The deterioration diagnosis system according to claim 1, wherein the deterioration diagnosis system is configured to include a calculation unit that obtains the reflectance _RL for each. 8. The deterioration diagnosis system according to claim 7, wherein the light source is configured to include a plurality of light emitting elements that emit monochromatic light. 9. The deterioration diagnosis apparatus according to claim 8, wherein the peak wavelength of the monochromatic light is 660 nm or more and 850 nm or less. 10. The deterioration diagnosis system according to claim 9, wherein the light emitting element is a light emitting diode. 11. The wavelength selecting means includes a switching means for causing only the light emitted from any one of the light emitting elements to enter the reference light guide means or the illumination light guide means. The deterioration diagnosis system according to claim 8, wherein: 12. The deterioration according to claim 7, further comprising an optical coupler for simultaneously introducing the monochromatic light emitted from the plurality of light emitting elements into the reference light guide means or the illumination light guide means.
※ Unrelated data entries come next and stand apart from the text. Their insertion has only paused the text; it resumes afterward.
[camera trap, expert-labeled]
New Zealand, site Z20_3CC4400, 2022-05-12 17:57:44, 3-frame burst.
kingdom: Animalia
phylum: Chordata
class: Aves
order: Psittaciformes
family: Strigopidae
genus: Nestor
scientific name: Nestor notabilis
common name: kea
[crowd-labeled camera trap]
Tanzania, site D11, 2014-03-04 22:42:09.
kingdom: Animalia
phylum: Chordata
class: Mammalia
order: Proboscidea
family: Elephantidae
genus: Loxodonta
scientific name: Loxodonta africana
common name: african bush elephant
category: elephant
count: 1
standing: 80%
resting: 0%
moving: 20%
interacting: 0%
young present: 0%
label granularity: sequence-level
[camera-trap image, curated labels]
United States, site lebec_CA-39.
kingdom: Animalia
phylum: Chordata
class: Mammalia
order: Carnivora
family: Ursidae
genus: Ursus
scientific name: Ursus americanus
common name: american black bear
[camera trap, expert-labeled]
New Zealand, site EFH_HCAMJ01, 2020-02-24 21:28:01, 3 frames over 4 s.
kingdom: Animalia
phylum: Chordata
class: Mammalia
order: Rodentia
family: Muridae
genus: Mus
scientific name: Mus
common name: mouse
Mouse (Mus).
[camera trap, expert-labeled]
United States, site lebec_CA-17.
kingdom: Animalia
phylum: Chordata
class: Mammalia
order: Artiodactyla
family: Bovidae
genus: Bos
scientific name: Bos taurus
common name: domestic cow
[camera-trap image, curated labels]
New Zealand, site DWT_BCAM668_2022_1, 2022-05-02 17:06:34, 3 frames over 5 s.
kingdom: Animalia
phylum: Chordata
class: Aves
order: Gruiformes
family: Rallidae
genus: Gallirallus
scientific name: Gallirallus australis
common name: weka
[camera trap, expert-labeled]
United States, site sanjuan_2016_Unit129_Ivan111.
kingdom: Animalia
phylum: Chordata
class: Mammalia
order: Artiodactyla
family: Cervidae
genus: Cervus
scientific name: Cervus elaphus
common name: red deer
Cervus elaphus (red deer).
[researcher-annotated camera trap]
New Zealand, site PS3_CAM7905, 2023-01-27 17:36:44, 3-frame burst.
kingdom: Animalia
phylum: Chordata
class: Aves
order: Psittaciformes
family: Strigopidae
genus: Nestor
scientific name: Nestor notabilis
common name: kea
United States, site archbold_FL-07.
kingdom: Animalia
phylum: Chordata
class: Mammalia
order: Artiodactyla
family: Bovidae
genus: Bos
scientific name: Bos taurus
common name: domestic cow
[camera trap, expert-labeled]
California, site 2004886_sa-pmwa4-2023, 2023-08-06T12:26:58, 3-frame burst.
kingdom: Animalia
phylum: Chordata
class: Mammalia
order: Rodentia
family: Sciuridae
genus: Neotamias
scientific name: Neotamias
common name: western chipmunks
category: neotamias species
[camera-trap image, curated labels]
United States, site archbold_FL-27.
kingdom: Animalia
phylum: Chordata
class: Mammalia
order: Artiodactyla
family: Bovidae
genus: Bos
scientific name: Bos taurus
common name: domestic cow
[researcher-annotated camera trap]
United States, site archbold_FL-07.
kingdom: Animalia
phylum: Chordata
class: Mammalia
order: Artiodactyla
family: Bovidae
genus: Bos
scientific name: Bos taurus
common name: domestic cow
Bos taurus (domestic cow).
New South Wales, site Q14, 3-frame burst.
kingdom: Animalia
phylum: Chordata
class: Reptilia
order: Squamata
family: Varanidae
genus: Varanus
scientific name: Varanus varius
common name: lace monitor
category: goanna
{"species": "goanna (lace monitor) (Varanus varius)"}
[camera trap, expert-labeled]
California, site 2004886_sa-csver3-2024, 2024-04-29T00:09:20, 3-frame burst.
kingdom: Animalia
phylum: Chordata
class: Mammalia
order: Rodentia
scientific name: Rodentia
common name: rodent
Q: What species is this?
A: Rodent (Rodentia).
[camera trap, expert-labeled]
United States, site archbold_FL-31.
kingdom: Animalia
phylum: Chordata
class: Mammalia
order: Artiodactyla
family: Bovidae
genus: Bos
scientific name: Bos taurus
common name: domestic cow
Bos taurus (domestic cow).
Diagnostic system. 13. The deterioration diagnosis system according to claim 7, wherein the light source emits white light. 14. The deterioration diagnosis system according to claim 13, wherein the light source includes a halogen lamp. 15. The deterioration diagnosis system according to claim 12, wherein the wavelength selection means is configured to include a spectroscope or an optical filter. 16. The deterioration diagnosis system according to claim 7, wherein the illumination light guide means also serves as the reference light guide means. 17. At least one of the light guide means for illumination, the light guide means for light reception, and the light guide means for reference includes a plastic optical fiber. The deterioration diagnosis system according to claim 7.